Document excerpt ->
+===+

+1 to Nick's links and advice.
To use the RecursiveParserWrapper with tika-app, use the -J option; or if
you're using tika-server, use the /rmeta endpoint.
The ecology of embedded docs is rich and understudied (IMHO), let us know what
you find!
Cheers,
Tim
-----Original Message-----
From: McGreevy, Anthony [mailto:[email protected]]
Sent: Tuesday, March 27, 2018 11:47 AM
To: [email protected]
Subject: RE: Subfile Extraction
Thanks for the information!
Much appreciated!
Anthony
-----Original Message-----
From: Nick Burch [mailto:[email protected]]
Sent: 27 March 2018 15:50
To: [email protected]
Subject: Re: Subfile Extraction
On Sun, 25 Mar 2018, McGreevy, Anthony wrote:
> I am currently playing with Tika to see how it works with regards to
> extraction of subfiles.
Do you mean files or resources embedded within another file?
If so... With the Tika App, you want -z to have these extracted. With the Tika
java classes, you want to pop something like a
https://tika.apache.org/1.17/api/org/apache/tika/parser/RecursiveParserWrapper.htmlhttps://tika.apache.org/1.17/api/org/apache/tika/parser/RecursiveParserWrapper.html
or a
https://tika.apache.org/1.17/api/org/apache/tika/extractor/ContainerExtractor.html
on your ParseContext to get called for embedded resources. See
https://wiki.apache.org/tika/RecursiveMetadata for more on how it works and how
to have Tika parse + return all the embedded files and resources
Nick

+===+

Information shown ->
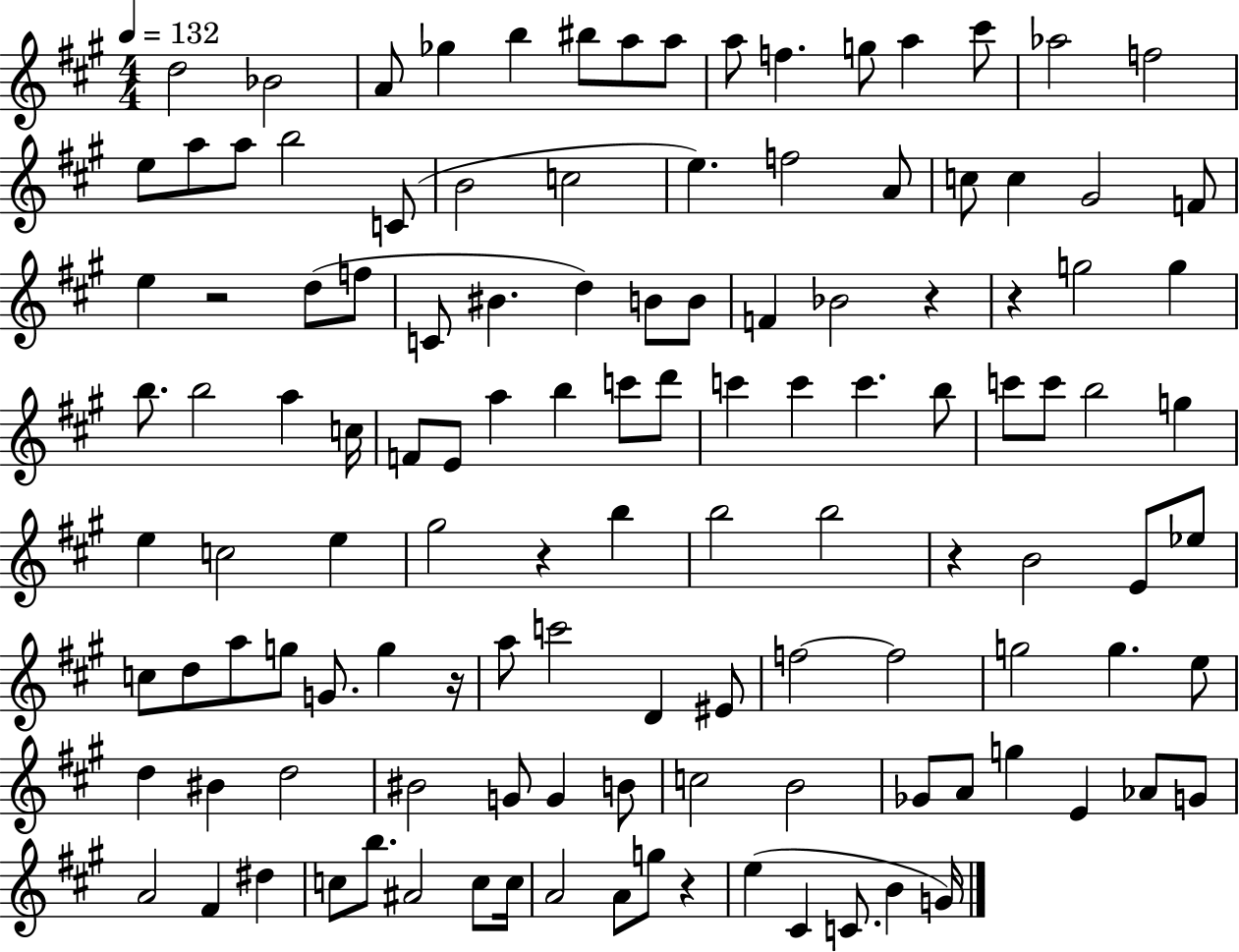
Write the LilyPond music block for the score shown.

+===+

Work to complete ->
a: In the Tika thread, reproduce the part that opens with the words containing "To use the RecursiveParserWrapper" and closes with "Much appreciated!", substituting "the server" for "tika-server".
b: Answer these questions from the Tika thread:
(i) Which option does Tim say to use with tika-app for the RecursiveParserWrapper?
(ii) Which Tika App option does Nick say extracts embedded files?
(iii) On what day and date did McGreevy, Anthony write the message that Nick quotes?
The data shown with the Tika thread is separate material.

Expected answers ->
a:
To use the RecursiveParserWrapper with tika-app, use the -J option; or if
you're using the server, use the /rmeta endpoint.
The ecology of embedded docs is rich and understudied (IMHO), let us know what
you find!
Cheers,
Tim
-----Original Message-----
From: McGreevy, Anthony [mailto:[email protected]]
Sent: Tuesday, March 27, 2018 11:47 AM
To: [email protected]
Subject: RE: Subfile Extraction
Thanks for the information!
Much appreciated!

b:
(i) The -J option.
(ii) The -z option.
(iii) Sunday, 25 March 2018.